6. Default service account accumulating permissions¶

Multiple Helm charts and operators bind roles to the default service account in a namespace. Every pod in that namespace (unless it specifies a different SA) inherits all those permissions.

What happens: Application pods get permissions they never needed. A breach in any pod grants access to all bound roles.

Why: The default SA is used by any pod that does not specify serviceAccountName.

How to avoid: Create dedicated service accounts for each workload. Set automountServiceAccountToken: false on the default SA. Audit bindings on default regularly.

7. Granting `escalate` or `bind` verbs¶

You grant the escalate verb on roles to a service account so it can "manage RBAC." That SA can now create roles with more permissions than it has, effectively escalating to cluster-admin.

What happens: Privilege escalation path. The subject can grant itself any permission.

Why: escalate allows modifying a role to include permissions beyond the modifier's own. bind allows creating bindings to roles the subject does not have.

How to avoid: Never grant escalate or bind to workload service accounts. Only cluster administrators should have these verbs.

Under the hood: Kubernetes added the escalate verb in v1.12 specifically to close a privilege escalation loophole. Before v1.12, anyone who could update a Role could silently add permissions beyond their own. The escalate verb gates this behavior explicitly. If you audit your RBAC and see escalate granted anywhere, treat it as equivalent to cluster-admin.

8. Token auto-mount on pods that never call the API¶

Your application pod has automountServiceAccountToken: true (the default). The pod never calls the Kubernetes API but the token is mounted at /var/run/secrets/kubernetes.io/serviceaccount/token. A file-read vulnerability leaks the token.

What happens: Leaked SA token can be used to call the API from outside the cluster.

Why: By default, every pod gets a mounted token whether it needs one or not.

How to avoid: Set automountServiceAccountToken: false on the ServiceAccount and only override it on pods that genuinely need API access.

9. Testing RBAC only for positive cases¶

You verify that your CI service account can create deployments. You do not verify that it cannot delete namespaces, read secrets, or exec into pods. The role has more permissions than intended.

What happens: Overly permissive role goes undetected until a security audit or incident.

Why: RBAC testing is typically only "does this work?" without checking "is this blocked?"

How to avoid: Test both positive and negative cases with kubectl auth can-i. Automate these checks in CI against your RBAC manifests.

10. Editing built-in ClusterRoles directly¶

You modify the built-in view or edit ClusterRole to add permissions for your CRD. A Kubernetes upgrade resets the built-in roles.
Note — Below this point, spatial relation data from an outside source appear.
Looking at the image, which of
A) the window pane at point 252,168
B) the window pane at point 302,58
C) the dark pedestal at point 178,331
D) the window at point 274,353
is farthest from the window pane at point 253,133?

Your custom permissions disappear.

What happens: Permission loss after cluster upgrade. Workloads that relied on the custom rules break.

Why: Built-in ClusterRoles are reconciled by the API server on startup. Manual changes are overwritten.

How to avoid: Use aggregated ClusterRoles. Label your custom ClusterRole with rbac.authorization.k8s.io/aggregate-to-view: "true" and it is automatically merged into the view role.